## Ordinary Least Squares with Simple Linear Regression
The simple linear regression model is:
                                    
                                    
$y = \beta_0 + \beta_1 x$
                                    


where, we need to estimate the parameters, intercept($\beta_0$) and slope($\beta_1$).

Let's recall an Advertising dataset and simple linear regression performed on scatter plot of sales Vs. TV. With the help of **Scikit-Learn**, we were able to fit the best regression line among all the possibilities. Here is a snapshot:

![image.png](attachment:f71b771a-9521-400f-92f7-77b568610574.png)

### Figure 1: Simple Linear Regression

The blue line is a simple linear regression line with output **y** as `sales` and **x** as `TV`.  
The residual or error, $\varepsilon$, is the difference between the observed value, $y_i$, and predicted value, $\hat{y}_i$.  
The observed value is the actual output data point, which is all blue dots in the figure,  
and the predicted value is the point given by the black regression line.  
Error for each output data point is shown by the vertical distance from the actual output data point  
to the predicted point on a regression line.

---

### The predicted output value is:

$$
\hat{y}_i = \beta_0 + \beta_1 x_i
$$

---

### The observed (actual) output value is:

$$
y_i = \beta_0 + \beta_1 x_i + \varepsilon_i
$$

---

Where $\varepsilon_i$ is a random error, not a parameter.  
The error $\varepsilon_i$ as $(y_i - \hat{y}_i)$ can either be positive or negative or even 0 sometimes.  
As we can see in the figure, vertical lines are on either side of the regression line.  
To avoid the cancellation of the error while summing errors, we square each error and sum them,  
called **Residual Sum of Squares (RSS)** or **Sum of Squared Errors (SSE)**.

• [Extracted material]:
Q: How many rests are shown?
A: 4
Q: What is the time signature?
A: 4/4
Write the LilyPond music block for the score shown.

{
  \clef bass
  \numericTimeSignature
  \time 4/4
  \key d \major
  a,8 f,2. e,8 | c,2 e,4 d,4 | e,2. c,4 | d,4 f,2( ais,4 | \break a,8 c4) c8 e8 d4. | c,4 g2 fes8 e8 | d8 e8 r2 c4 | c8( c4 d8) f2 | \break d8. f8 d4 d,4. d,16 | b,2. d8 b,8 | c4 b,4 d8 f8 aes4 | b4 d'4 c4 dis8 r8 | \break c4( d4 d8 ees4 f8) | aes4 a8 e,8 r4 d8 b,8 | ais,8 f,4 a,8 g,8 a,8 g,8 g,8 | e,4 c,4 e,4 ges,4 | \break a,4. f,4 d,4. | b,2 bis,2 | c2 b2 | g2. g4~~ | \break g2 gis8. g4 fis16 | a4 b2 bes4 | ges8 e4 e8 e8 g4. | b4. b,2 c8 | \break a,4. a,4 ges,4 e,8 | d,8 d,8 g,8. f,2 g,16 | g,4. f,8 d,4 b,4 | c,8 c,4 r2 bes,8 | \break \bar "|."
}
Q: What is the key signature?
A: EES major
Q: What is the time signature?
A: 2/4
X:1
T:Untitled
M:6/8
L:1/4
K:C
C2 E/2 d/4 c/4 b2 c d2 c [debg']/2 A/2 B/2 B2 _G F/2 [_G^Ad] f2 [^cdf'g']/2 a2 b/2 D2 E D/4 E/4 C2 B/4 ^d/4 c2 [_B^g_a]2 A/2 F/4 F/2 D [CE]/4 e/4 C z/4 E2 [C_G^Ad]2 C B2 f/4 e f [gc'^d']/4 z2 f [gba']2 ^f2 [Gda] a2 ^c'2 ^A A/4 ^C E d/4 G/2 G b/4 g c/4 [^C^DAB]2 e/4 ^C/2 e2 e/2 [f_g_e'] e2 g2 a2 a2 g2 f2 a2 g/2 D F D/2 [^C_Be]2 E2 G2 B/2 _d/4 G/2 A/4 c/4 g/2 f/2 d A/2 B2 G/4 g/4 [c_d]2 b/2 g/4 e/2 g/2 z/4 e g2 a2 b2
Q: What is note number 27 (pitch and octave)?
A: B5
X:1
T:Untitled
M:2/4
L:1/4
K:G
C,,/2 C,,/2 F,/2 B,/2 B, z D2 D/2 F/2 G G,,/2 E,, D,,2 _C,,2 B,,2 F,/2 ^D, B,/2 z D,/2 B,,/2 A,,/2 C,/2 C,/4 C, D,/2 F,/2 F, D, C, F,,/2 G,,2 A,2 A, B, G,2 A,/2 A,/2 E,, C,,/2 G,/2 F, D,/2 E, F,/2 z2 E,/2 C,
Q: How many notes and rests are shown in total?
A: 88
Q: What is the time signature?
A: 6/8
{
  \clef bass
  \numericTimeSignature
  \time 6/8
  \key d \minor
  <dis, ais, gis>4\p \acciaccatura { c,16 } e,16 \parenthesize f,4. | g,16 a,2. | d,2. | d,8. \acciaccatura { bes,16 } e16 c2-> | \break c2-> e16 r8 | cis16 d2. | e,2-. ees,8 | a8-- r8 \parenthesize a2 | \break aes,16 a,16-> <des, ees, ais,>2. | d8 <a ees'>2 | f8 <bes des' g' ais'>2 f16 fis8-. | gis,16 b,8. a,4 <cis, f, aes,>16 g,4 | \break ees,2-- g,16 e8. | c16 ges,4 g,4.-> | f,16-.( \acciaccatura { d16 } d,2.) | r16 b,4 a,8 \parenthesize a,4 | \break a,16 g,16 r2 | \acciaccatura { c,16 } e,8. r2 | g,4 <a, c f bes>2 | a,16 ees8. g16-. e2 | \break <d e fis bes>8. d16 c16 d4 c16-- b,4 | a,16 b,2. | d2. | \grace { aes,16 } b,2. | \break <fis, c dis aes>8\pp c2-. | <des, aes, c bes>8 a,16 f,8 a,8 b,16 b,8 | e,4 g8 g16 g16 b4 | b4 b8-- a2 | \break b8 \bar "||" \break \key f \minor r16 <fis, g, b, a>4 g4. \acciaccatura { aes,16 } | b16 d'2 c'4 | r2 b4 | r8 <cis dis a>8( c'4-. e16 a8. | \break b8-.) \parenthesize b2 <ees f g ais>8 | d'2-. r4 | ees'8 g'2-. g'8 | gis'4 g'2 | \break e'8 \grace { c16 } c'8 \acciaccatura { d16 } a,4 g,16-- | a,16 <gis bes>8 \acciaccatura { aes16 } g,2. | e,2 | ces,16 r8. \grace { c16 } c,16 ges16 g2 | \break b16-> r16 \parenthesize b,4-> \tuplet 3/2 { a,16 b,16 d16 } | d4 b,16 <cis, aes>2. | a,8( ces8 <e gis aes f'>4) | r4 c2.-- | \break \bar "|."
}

• [Exercise requirements]:
1 – List the third-level headings (those marked ###) on the least-squares page.
2 – Duplicate the least-squares page word for word, starting at "As we can see" and ending at "Squared Errors (SSE)**.".
3 – Carry on the least-squares page from its last sentence.

• [Responses per task]:
1 –
- Figure 1: Simple Linear Regression
- The predicted output value is:
- The observed (actual) output value is:

2 –
As we can see in the figure, vertical lines are on either side of the regression line.  
To avoid the cancellation of the error while summing errors, we square each error and sum them,  
called **Residual Sum of Squares (RSS)** or **Sum of Squared Errors (SSE)**.

3 –
---

### Sum of Squared Errors (SSE)

$$
\text{SSE} = \sum_{i=1}^{n} (y_i - \hat{y}_i)^2
$$

---

The summation is indexed from 1 to $n$, since we have $n$ samples.  
Sum of Squared Errors (SSE) is the function of $\beta_0$ and $\beta_1$.  
We can also take it as **Loss function**.  
The main principle of Least Squares is that we should end up choosing intercept $(\beta_0)$ and slope $(\beta_1)$  
such that the overall sum is minimum.

---

Thus, to estimate the parameters, we minimize the sum of squared error.  
Sum of Squared Errors (SSE) can also be written as:

$$
\text{SSE} = \sum_{i=1}^{n} (y_i - \hat{y}_i)^2
= \sum_{i=1}^{n} \left(y_i - (\beta_0 + \beta_1 x_i)\right)^2
$$


$\hat{y}_i$ is replaced with the simple linear regression model equation.  
Since we tend to minimize **SSE**, it is also called an **objective function**.  Since the objective function, **SSE** is a squared term, it is always positive.  If we plot objective function, it would be a **convex graph** facing upwards.


![image.png](attachment:a1c9bbe2-39d3-4643-ae23-b66f09b62f6a.png)

### Figure 2: Convex cost function

The parameters at a minimum point are obtained from calculus by setting the first derivative of the objective function to 0.  
Gradient or slope is always 0 at the minimum point.  
We have two unknown parameters, intercept $(\beta_0)$ and slope $(\beta_1)$ so, we will take the partial derivative of **SSE**  
with respect to $\beta_0$ and $\beta_1$ separately.  
We will set both partial derivatives to 0 and solve for $\beta_0$ and $\beta_1$ separately.

---

### Taking partial derivatives with respect to $\beta_0$:

$$
\frac{\partial \text{SSE}}{\partial \beta_0}
=
\frac{\partial}{\partial \beta_0}
\sum (y_i - (\beta_0 + \beta_1 x_i))^2
$$

Note that the derivative of the sum is the sum of the derivatives. So, we can take the derivative inside the summation.

$$
\frac{\partial}{\partial \beta_0}
\sum (y_i - (\beta_0 + \beta_1 x_i))^2
=
\sum
\frac{\partial}{\partial \beta_0}
(y_i - (\beta_0 + \beta_1 x_i))^2
$$

Now, applying power rule and chain rule, we get:

$$
= \sum 2 (y_i - (\beta_0 + \beta_1 x_i)) (-1)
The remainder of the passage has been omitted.